» Short problem:
Reproduce all of the entries below word for word, leaving out the pictures.

» Data supplied:
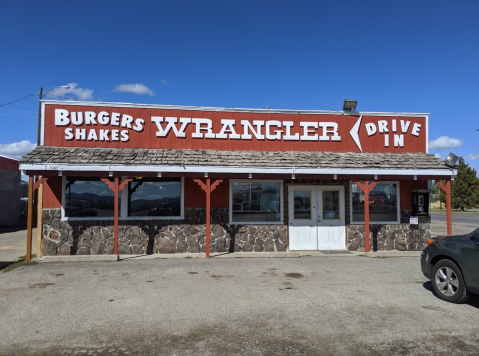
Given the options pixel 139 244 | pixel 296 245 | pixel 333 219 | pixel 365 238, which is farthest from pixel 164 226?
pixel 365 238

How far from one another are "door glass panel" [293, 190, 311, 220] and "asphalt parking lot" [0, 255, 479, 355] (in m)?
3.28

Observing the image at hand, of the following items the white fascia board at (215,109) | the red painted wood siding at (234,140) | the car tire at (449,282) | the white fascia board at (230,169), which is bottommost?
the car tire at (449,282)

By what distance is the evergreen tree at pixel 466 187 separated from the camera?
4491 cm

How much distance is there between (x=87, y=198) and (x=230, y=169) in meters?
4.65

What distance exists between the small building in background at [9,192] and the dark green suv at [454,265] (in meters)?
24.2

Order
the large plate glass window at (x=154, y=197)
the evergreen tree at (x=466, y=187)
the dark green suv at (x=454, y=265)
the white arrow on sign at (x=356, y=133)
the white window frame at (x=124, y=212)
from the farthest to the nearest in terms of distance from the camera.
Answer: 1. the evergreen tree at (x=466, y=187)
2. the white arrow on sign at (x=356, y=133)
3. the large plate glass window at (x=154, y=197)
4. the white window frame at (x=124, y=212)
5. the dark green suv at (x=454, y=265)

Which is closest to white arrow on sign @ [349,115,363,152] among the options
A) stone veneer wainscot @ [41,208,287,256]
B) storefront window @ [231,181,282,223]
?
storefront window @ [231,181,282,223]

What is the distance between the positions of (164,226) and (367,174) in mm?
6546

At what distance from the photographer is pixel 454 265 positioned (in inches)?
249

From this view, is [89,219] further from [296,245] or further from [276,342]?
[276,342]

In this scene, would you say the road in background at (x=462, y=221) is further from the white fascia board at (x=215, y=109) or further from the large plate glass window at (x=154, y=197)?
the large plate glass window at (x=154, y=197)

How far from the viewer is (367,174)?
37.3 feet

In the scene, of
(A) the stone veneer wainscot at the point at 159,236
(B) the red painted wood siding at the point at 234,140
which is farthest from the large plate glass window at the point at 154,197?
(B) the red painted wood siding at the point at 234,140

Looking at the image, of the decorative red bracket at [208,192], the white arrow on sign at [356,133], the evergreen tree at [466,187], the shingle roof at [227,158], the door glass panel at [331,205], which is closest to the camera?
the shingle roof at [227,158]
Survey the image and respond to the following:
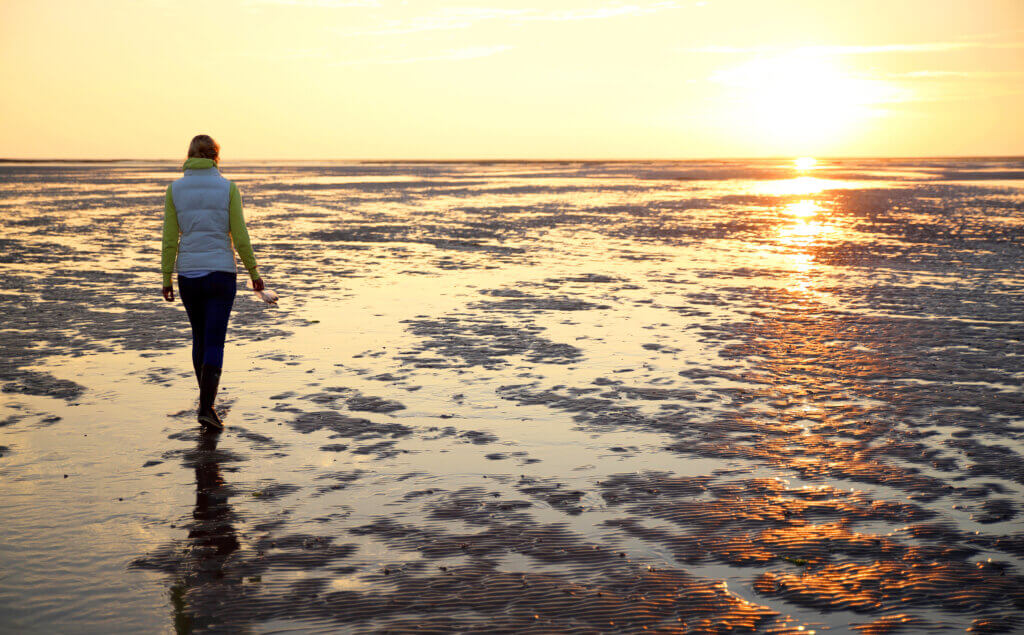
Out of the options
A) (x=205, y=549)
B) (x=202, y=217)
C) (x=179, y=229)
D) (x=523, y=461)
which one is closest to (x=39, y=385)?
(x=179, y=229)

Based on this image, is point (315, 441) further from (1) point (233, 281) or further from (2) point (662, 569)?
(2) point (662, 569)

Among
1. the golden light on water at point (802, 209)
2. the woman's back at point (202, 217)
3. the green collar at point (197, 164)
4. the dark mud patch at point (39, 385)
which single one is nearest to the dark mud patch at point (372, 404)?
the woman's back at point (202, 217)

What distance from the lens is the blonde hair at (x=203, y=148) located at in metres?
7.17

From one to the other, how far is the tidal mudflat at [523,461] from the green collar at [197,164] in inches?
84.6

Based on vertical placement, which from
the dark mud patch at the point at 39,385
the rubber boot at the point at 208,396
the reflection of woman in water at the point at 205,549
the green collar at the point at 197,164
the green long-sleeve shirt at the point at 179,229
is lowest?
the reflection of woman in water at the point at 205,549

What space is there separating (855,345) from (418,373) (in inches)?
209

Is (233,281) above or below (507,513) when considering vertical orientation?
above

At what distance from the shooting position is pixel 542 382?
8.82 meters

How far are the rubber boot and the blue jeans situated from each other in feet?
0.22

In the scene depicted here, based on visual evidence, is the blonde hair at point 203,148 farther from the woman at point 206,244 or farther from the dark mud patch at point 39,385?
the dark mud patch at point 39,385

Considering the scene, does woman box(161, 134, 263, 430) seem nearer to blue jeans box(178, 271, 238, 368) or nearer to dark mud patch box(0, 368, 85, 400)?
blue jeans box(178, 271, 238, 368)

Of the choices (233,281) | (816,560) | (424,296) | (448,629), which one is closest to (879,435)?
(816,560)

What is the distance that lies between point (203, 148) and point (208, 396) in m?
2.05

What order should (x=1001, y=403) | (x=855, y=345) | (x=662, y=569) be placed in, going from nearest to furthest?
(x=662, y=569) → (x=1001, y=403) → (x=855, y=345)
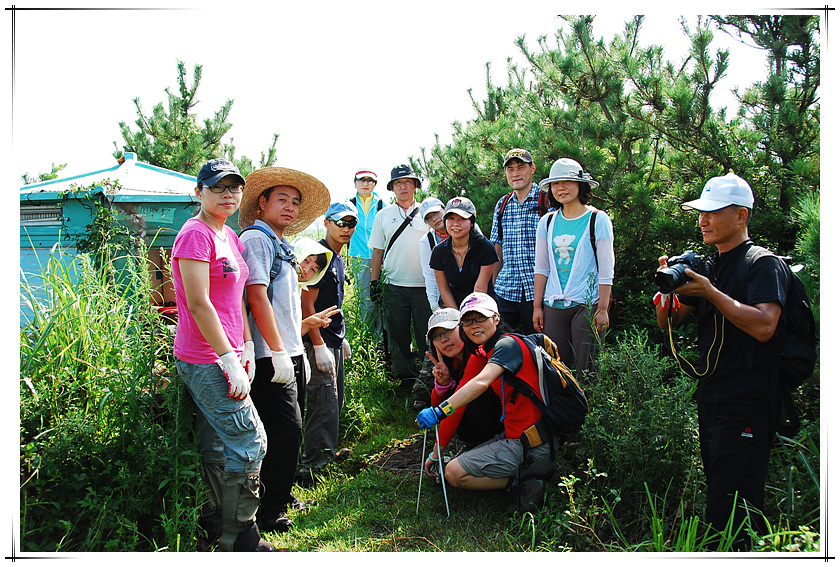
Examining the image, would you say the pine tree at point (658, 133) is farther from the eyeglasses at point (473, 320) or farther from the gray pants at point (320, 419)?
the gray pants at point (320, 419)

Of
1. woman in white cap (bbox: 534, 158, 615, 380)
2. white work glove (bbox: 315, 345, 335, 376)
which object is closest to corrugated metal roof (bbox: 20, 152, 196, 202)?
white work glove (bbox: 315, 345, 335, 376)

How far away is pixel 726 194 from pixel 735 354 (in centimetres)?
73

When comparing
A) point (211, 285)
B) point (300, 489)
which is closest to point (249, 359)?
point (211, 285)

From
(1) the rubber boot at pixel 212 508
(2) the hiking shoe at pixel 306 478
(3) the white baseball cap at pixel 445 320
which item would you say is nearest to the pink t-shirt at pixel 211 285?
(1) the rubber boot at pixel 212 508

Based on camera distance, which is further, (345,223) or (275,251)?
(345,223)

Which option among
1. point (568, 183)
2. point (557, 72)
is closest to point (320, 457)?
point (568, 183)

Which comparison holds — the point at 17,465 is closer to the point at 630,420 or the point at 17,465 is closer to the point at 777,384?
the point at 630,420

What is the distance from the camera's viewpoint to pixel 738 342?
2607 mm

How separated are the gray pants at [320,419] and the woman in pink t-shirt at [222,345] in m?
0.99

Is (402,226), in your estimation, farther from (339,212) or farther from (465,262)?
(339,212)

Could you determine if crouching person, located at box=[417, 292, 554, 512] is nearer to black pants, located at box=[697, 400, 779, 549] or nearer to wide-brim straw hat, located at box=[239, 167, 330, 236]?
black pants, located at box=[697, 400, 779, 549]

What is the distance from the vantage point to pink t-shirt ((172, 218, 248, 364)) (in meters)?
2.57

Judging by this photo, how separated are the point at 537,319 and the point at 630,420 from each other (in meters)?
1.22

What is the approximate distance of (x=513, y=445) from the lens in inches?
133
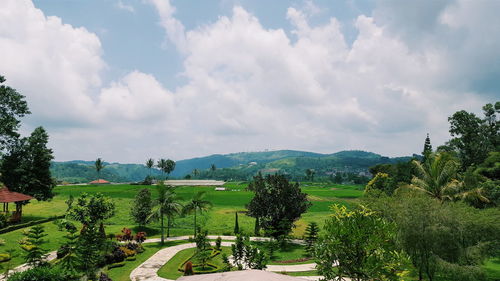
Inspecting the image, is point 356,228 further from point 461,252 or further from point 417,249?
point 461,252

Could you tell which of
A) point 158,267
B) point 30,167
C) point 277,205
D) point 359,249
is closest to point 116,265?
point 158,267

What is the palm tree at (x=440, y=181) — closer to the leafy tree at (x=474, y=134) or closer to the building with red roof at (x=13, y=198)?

» Worked solution:
Given the options pixel 139 244 | pixel 296 245 | pixel 333 219 | pixel 365 238, which is farthest from pixel 164 226?
pixel 365 238

How far from one another are "door glass panel" [293, 190, 311, 220] and "asphalt parking lot" [0, 255, 479, 355] (in m)?
3.28

Observing the image at hand, of the following items the white fascia board at (215,109) | the red painted wood siding at (234,140) | the car tire at (449,282) | the white fascia board at (230,169), which is bottommost?
the car tire at (449,282)

By what distance is the evergreen tree at pixel 466 187 separated from the camera?
4491 cm

How much distance is there between (x=87, y=198) and (x=230, y=169) in meters?
4.65

What distance exists between the small building in background at [9,192] and the dark green suv at [454,265] (in meters)?
24.2

Order
the large plate glass window at (x=154, y=197)
the evergreen tree at (x=466, y=187)
the dark green suv at (x=454, y=265)
the white arrow on sign at (x=356, y=133)
the white window frame at (x=124, y=212)
from the farthest to the nearest in terms of distance from the camera.
Answer: 1. the evergreen tree at (x=466, y=187)
2. the white arrow on sign at (x=356, y=133)
3. the large plate glass window at (x=154, y=197)
4. the white window frame at (x=124, y=212)
5. the dark green suv at (x=454, y=265)

Which is closest to white arrow on sign @ [349,115,363,152] among the options
A) stone veneer wainscot @ [41,208,287,256]
B) storefront window @ [231,181,282,223]
?
storefront window @ [231,181,282,223]

What is the distance between the positions of (164,226) and (367,174) in mm?
6546

At what distance from the photographer is pixel 454 265 positioned (in inches)?
249

From this view, is [89,219] further from [296,245] or further from [276,342]?
[276,342]

In this scene, would you say the road in background at (x=462, y=221) is further from the white fascia board at (x=215, y=109) or further from the large plate glass window at (x=154, y=197)?
the large plate glass window at (x=154, y=197)

How far from the viewer is (367,174)?
37.3 feet

In the scene, of
(A) the stone veneer wainscot at the point at 159,236
(B) the red painted wood siding at the point at 234,140
which is farthest from the large plate glass window at the point at 154,197?
(B) the red painted wood siding at the point at 234,140

Looking at the image, of the decorative red bracket at [208,192], the white arrow on sign at [356,133], the evergreen tree at [466,187], the shingle roof at [227,158], the door glass panel at [331,205], which is closest to the camera?
the shingle roof at [227,158]
Survey the image and respond to the following:
Out of the options
A) (x=205, y=549)
B) (x=202, y=217)
C) (x=179, y=229)
D) (x=523, y=461)
which one is closest to (x=39, y=385)?
(x=179, y=229)

Based on this image, is point (315, 441) further from (1) point (233, 281) or further from (2) point (662, 569)?
(2) point (662, 569)

Among
1. the golden light on water at point (802, 209)
2. the woman's back at point (202, 217)
3. the green collar at point (197, 164)
4. the dark mud patch at point (39, 385)
which single one is nearest to the dark mud patch at point (372, 404)?
the woman's back at point (202, 217)

What distance from the lens is the blonde hair at (x=203, y=148) located at in metres?
7.17

From one to the other, how far is the tidal mudflat at [523,461] from the green collar at [197,164] in inches?
84.6

Based on vertical placement, which from
the dark mud patch at the point at 39,385
the rubber boot at the point at 208,396
the reflection of woman in water at the point at 205,549
the green collar at the point at 197,164
the green long-sleeve shirt at the point at 179,229
is lowest?
the reflection of woman in water at the point at 205,549

What space is there separating (855,345) from (418,373) (in inches)?
209

Is (233,281) above or below (507,513) when considering vertical orientation?
above

At what distance from the shooting position is pixel 542 382?
8.82 meters

How far are the rubber boot and the blue jeans situated from each other in feet?
0.22

In the scene depicted here, based on visual evidence, is the blonde hair at point 203,148 farther from the woman at point 206,244 or farther from the dark mud patch at point 39,385?
the dark mud patch at point 39,385

Considering the scene, does woman box(161, 134, 263, 430) seem nearer to blue jeans box(178, 271, 238, 368) or nearer to dark mud patch box(0, 368, 85, 400)?
blue jeans box(178, 271, 238, 368)

Of the choices (233,281) | (816,560) | (424,296) | (448,629), which one is closest to (879,435)?
(816,560)

What is the distance that lies between point (203, 148) and point (208, 396) in m?
2.05

What order should (x=1001, y=403) | (x=855, y=345) | (x=662, y=569) be placed in, going from nearest to furthest?
(x=662, y=569) → (x=1001, y=403) → (x=855, y=345)
Examining the image, would you say the pine tree at point (658, 133) is farther from the eyeglasses at point (473, 320) or farther from the gray pants at point (320, 419)?
the gray pants at point (320, 419)

Of
1. woman in white cap (bbox: 534, 158, 615, 380)
2. white work glove (bbox: 315, 345, 335, 376)
which object is closest to corrugated metal roof (bbox: 20, 152, 196, 202)?
white work glove (bbox: 315, 345, 335, 376)

How far away is pixel 726 194 from pixel 735 354 (in centimetres)?
73

When comparing
A) point (211, 285)
B) point (300, 489)
which is closest to point (249, 359)?
point (211, 285)

From
(1) the rubber boot at pixel 212 508
(2) the hiking shoe at pixel 306 478
(3) the white baseball cap at pixel 445 320
which item would you say is nearest to the pink t-shirt at pixel 211 285?
(1) the rubber boot at pixel 212 508

Based on camera distance, which is further, (345,223) or (275,251)?
(345,223)

Which option among
1. point (568, 183)
2. point (557, 72)
is closest to point (320, 457)?
point (568, 183)

Which comparison holds — the point at 17,465 is closer to the point at 630,420 or the point at 17,465 is closer to the point at 777,384?
the point at 630,420

What is the distance from the camera's viewpoint to pixel 738 342?
2607 mm

How separated are the gray pants at [320,419] and the woman in pink t-shirt at [222,345] in m?
0.99

Is (402,226), in your estimation, farther from (339,212) or farther from (465,262)?
(339,212)

Could you determine if crouching person, located at box=[417, 292, 554, 512] is nearer to black pants, located at box=[697, 400, 779, 549] or nearer to wide-brim straw hat, located at box=[239, 167, 330, 236]?
black pants, located at box=[697, 400, 779, 549]

What is the distance from the vantage point to pink t-shirt ((172, 218, 248, 364)) (in meters)?
2.57

Judging by this photo, how separated are the point at 537,319 and the point at 630,420 from each other (in meters)?
1.22

What is the approximate distance of (x=513, y=445) from the lens in inches?
133
Inspecting the image, is point 356,228 further from point 461,252 or further from point 417,249?
point 461,252

Could you tell which of
A) point 158,267
B) point 30,167
C) point 277,205
D) point 359,249
is closest to point 116,265?
point 158,267

What is the palm tree at (x=440, y=181) — closer to the leafy tree at (x=474, y=134) or closer to the building with red roof at (x=13, y=198)?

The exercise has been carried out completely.